Tracking the rate of perceived exertion (RPE) of our individuals and teams can help us to make better decisions about changes in velocity and act as a warning system of the deteriorating health of a team.
RP what now?
RPE originated in endurance training and was developed by Swedish psychologist Gunnar Borg. The original scales asks you to rate your perception of the effort a physical task took on a scale from 6-20 which could then be multiplied by ten to give a fairly accurate estimation of the heart rate that you would have experienced when doing the task
Mike Tuchscherer adapted this idea for use in powerlifting but converted it to a less unwieldy 1-10 scale. He (and subsequently large parts of the community) use it in programming to make sure that lifters work at the appropriate intensity needed to drive progress while taking into account stress that can affect performance but comes from factors outside of the gym. Poor sleep, nutrition or stress from other major life events as well as natural fluctuations in strength mean that on a given day you may feel the exact same measure (weight on the bar in this case) to require very different levels of effort.
|8||Moderately difficult. Could have done at most two more reps.|
|9||Could maybe have done one more rep. Really difficult.|
|10||Bone on bone grinder. Could have done no more reps or failed the set.|
RPE as it applies to weight training
The use of RPE has expanded into other areas of fitness (like cardio-vascular training) and can also be used to track the effort needed to complete training sessions in team or individual sports.

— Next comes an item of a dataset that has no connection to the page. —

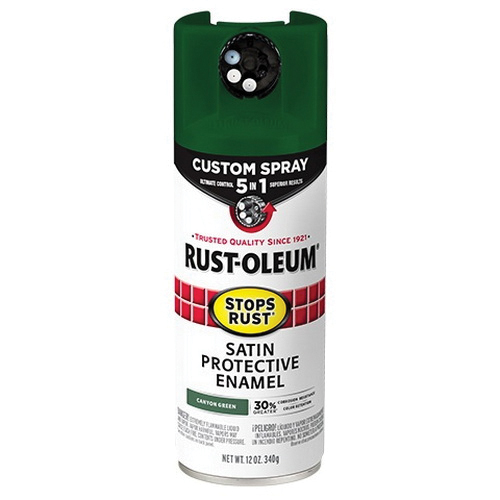 380420 Rust Preventative Spray Paint, Satin, Canyon Green, 12 oz, Can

|6||More boring than difficult.|
|7||You can talk in short sentences but you can’t sing|
|8||Feels difficult. Can’t talk. Hard to sustain for longer than a few minutes|
|9||Really intense. Hard to sustain longer than 20-30 seconds|
|10||All out sprint. Unsustainable for longer than a few seconds|
RPE as it applies to cardio-vascular training
It can also be useful to more accurately track other metrics. Lifting a set at 100kg in one session and 110kg in the next is not necessarily indicative of an increase in strength if we don’t take into account the exertion needed to complete the reps. If session one was 5 reps at RPE 6 and session two was 5 reps at RPE 8 then all we can say is that the second session was more stressful.
Initial stab at an RPE scale for knowledge work
Imagine you are at the end of the workday and choose the sentence that best describes how hard it felt.
|1||Leave day: I didn’t have to work at all 🙂|
|…||I’m skipping 2-4 as they don’t represent levels of effort that are reasonable expectations at work.|
|5||I completed the work for the day and I had to go looking for more to do.|
|6||I was able to complete the day and direct some of my energy toward longer-terms pursuits (getting better, learning)|
|7||I’ve had a great productive day and I’m definitely ready to take some time off this evening.|
|8||I had to prioritise the use of my energy (am I going to meet up with friends or get my workout in?) in order to complete the work.|
|9||It took everything I had to complete the work for today. I didn’t have energy for anything else.|
|10||All I had energy for today was work and I still couldn’t get through enough.|
A proposed RPE scale for work.
The goal would be that teams and individuals stay for the most part in the 5-7 range. Occasional dips into higher intensities are not necessarily problematic but they are unlikely to be sustainable for long periods of time.
Team health metric
In theory this should allow us to see if we can make real and sustainable improvements in velocity. For example if we increase our velocity but the teams average RPE climbs out of ideal ranges then we haven’t gotten faster, we are just putting in more effort. On the other hand if our velocity holds constant but our RPE is dropping that may mean we are able to push a little harder but remain well within our ability to recover.
I’m unsure how frequently this metric would need to be checked to be useful. Too infrequently and it could easily be too influenced by recency bias but you don’t want to put to much tracking burden if it’s ultimately not helpful. The two most obvious approaches would be to track once per sprint at the sprint retro or to track daily (perhaps at standup) and calculate the average for the sprint.
I’m focused on software development but I don’t see any barriers to this being applicable more broadly to knowledge workers as a whole.
It may also be possible to get to the point where it is useful prescriptively. For example in planning you could keep it in mind that you are aiming for a sprint at RPE 6.
So far, all of this is just an interesting idea. My next step is going to be tracking this for my team on my next project and using the results to plan a next step.